Se ci riappropriassimo della capacità di riflettere e mettere in discussione i fini, ci accorgeremmo più facilmente anche del fatto che ci sono altre categorie di mezzi a nostra disposizione, su cui sarebbe urgente investire grandi energie creative perché si stanno dimostrando inadeguati ad aiutarci di fronte ai problemi del presente. Ci riferiamo ai mezzi giuridico-politico-istituzionali, che stanno al cuore dell’apprendimento civico, e si riconducono a questioni del tipo: come prendiamo decisioni, come realizziamo le decisioni prese, come monitoriamo la loro realizzazione, chi e su quali scale territoriali può decidere rispetto a determinati problemi…? Va perciò notato in conclusione che un sistema istituzionale che in materia di decisioni pubbliche su scala globale si basa sugli Stati (quasi tutti di scala sub-continentale) come attori predominanti, privilegiandone alcuni tramite un potere di veto, genera prevedibilmente come risultato che i problemi comuni a livello planetario siano affrontati con lentezza decisionale, con metodi di negoziazione scarsamente trasparenti e democratici, con soluzioni di compromesso che penalizzano l’interesse collettivo a favore di interessi particolari, con molta retorica comunicativa ma scarsa efficacia e nessuna coercizione realizzativa e, in ultima analisi, con un perenne rischio di guerra e una perenne lotta per l’egemonia tra “i più forti” (siano essi tra gli stessi attori statuali o, come dimensionalmente ormai accade negli ultimi decenni, anche tra attori privati “globalizzati”). Il che non significa propugnare un accentramento globale del “comando”: significa al contrario impegnarsi a cercare un ordine collettivo che ci metta in grado di affrontare uniti i problemi comuni ma si fondi su autonomie forti e sulla piena partecipazione personale di ogni essere umano in forme dirette e rappresentative su tutte le scale territoriali.
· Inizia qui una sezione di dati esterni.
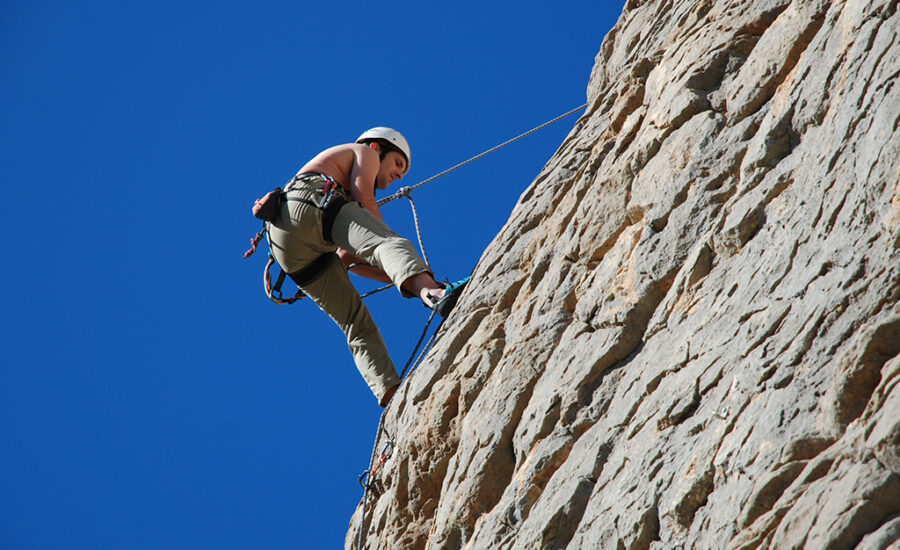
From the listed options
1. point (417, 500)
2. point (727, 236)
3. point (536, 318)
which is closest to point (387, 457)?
point (417, 500)

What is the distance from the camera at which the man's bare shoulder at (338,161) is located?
27.7 ft

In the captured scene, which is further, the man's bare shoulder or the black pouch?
the man's bare shoulder

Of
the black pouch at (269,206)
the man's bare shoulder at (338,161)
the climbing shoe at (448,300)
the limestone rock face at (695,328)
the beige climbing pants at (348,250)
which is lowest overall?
the limestone rock face at (695,328)

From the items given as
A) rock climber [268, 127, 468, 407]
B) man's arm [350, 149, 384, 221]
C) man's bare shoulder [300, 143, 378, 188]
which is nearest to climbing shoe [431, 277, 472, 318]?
rock climber [268, 127, 468, 407]

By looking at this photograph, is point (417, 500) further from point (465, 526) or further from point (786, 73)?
point (786, 73)

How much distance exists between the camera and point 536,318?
625 cm

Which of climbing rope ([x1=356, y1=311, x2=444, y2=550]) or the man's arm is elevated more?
the man's arm

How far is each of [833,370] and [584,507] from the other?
1604 millimetres

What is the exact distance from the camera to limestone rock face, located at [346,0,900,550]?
11.8 feet

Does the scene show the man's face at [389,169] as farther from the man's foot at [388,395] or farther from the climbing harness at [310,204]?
the man's foot at [388,395]

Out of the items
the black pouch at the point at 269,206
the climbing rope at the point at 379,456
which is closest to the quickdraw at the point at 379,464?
the climbing rope at the point at 379,456

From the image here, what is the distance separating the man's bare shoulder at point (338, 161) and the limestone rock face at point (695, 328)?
5.71 feet

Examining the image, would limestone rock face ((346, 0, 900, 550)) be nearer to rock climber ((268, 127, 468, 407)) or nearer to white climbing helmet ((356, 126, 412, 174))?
rock climber ((268, 127, 468, 407))

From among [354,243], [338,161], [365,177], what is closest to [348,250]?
[354,243]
Comprendere il nesso tra l’attuale “fare istituzionale” e gli allarmanti effetti dell’attività umana sul Pianeta equivale a domandarsi in fondo: continuando a sviluppare la nostra civiltà e la nostra esistenza planetaria tramite istituzioni e poteri pubblici che ci rappresentano solo in quanto membri di singole comunità organizzate per la competizione fra loro, e che perciò sono incapaci di costruire beni comuni, finalità condivise e soluzioni strutturali ai grandi squilibri globali, noi esseri umani potremo continuare a esistere e sviluppare la nostra civiltà?